**GIVEN PROBLEM:**
In the economics passage below, what item is given as an example of production that may merely be regulated?

[START OF EXCERPTED TEXT]

In addition to these points at which outside control must be exercised, there are other points where it is optional. Here the free operation of the economic system would produce certain results, but all or part of the control may be assumed by governmental or other agencies. The composition of the products of the economy is one of these optional items. If the system is allowed to operate without outside interference it will produce that mixture of goods which has the highest total value, as determined by the consumers’ preferences. Almost always, however, the community as a whole, acting through government agencies, modifies this composition by restricting or prohibiting the production of some items and requiring the production of others. The range of action of this nature extends all the way from merely regulating the production of certain items-addictive drugs, for example-to comprehensive “planning” in which an attempt is made to pre-determine the entire output of the economy. The extent to which authoritarian control should be substituted for the automatic operation of the economic system is a matter of opinion, or judgment, and therefore outside the scope of economic science.
Another point where outside control is optional is in the determination of relative wages. Although the general relation between money and wages, the money wage level, must be set arbitrarily, the economic system will establish relative wages for different occupations if it is permitted to do so. However, in most countries, including the United States, relative wage rates are set by some legal or extra-legal process, and are based more on the political and economic strength of the various occupational groups than on any value criteria. In an era when resort to force as a means of resolving conflicting claims is quite generally condemned, the persistence of “tooth and claw” policies for the determination of relative wage rates is a strange anomaly. And certainly the results of these policies do not conform to any standards of justice or equity. It can hardly be denied that free operation of the value system as in the goods markets would produce far more equitable results.

[END OF EXCERPTED TEXT]
[START OF EXTRACTED RECORDS]

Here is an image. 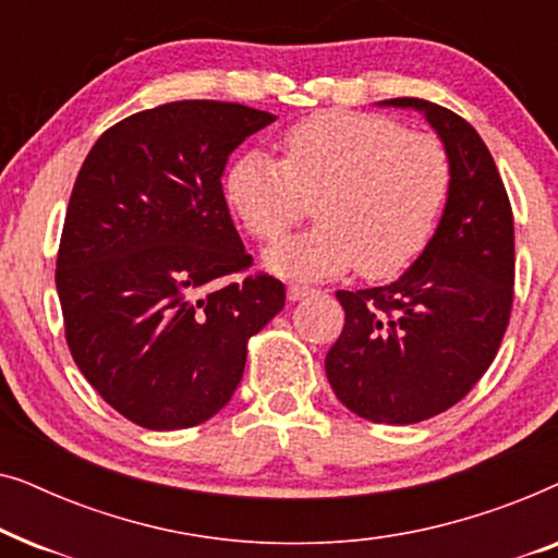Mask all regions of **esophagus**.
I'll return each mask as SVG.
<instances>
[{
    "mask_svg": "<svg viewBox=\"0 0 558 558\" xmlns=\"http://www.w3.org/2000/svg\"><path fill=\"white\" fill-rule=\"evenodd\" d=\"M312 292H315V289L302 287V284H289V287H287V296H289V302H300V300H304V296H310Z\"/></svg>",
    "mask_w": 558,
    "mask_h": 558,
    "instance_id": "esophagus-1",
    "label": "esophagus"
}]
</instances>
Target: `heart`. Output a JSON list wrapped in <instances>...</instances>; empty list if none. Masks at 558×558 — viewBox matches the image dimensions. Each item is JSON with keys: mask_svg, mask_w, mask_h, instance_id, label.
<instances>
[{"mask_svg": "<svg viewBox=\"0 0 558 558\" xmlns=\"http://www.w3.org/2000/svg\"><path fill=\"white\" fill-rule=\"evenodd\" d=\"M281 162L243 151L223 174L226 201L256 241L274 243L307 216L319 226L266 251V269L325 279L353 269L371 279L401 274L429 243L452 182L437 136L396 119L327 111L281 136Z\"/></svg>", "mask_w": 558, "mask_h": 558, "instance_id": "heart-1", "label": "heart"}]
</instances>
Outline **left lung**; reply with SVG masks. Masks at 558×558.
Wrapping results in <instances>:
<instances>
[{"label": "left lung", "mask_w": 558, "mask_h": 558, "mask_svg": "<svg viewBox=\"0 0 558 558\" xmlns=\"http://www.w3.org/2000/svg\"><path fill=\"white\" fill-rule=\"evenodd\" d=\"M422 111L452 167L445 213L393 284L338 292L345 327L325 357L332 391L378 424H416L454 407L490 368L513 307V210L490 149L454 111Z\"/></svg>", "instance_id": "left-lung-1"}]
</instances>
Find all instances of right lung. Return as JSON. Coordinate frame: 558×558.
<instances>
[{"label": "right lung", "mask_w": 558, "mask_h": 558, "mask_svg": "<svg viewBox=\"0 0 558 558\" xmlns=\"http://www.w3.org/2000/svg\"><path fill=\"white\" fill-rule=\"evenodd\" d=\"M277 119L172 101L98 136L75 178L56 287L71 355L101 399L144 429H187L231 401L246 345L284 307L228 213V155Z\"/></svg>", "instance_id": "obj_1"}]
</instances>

[END OF EXTRACTED RECORDS]
[START OF EXTRACTED RECORDS]

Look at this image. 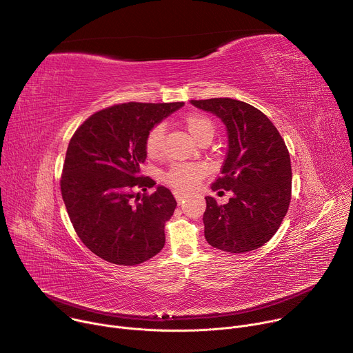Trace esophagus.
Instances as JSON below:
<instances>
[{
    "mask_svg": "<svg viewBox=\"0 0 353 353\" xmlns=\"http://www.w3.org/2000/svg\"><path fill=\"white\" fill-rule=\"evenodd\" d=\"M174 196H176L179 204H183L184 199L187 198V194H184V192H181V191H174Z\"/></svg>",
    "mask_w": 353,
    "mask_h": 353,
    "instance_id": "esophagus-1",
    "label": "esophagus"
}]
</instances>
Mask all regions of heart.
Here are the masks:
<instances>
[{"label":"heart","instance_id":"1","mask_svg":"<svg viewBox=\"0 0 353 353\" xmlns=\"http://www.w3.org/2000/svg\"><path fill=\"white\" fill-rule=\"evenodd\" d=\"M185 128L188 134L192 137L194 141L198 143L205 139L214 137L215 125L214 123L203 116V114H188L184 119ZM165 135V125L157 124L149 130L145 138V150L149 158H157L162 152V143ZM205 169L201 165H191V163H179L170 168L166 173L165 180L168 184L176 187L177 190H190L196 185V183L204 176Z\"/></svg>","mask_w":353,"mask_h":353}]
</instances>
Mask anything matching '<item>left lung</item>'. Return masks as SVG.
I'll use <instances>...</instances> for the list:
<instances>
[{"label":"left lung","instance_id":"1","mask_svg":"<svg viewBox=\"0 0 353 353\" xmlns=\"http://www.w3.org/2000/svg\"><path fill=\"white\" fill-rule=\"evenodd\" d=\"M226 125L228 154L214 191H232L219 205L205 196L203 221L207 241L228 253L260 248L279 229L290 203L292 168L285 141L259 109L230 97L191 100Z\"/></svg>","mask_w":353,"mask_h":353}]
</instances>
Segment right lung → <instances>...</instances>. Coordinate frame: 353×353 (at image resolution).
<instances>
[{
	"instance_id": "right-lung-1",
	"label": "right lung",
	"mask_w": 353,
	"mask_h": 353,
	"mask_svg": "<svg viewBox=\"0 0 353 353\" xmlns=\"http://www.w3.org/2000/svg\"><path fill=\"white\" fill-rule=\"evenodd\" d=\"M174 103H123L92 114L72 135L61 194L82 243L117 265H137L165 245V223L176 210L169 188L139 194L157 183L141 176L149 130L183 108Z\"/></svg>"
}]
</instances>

[END OF EXTRACTED RECORDS]

**THE OUTPUT:**
Addictive drugs.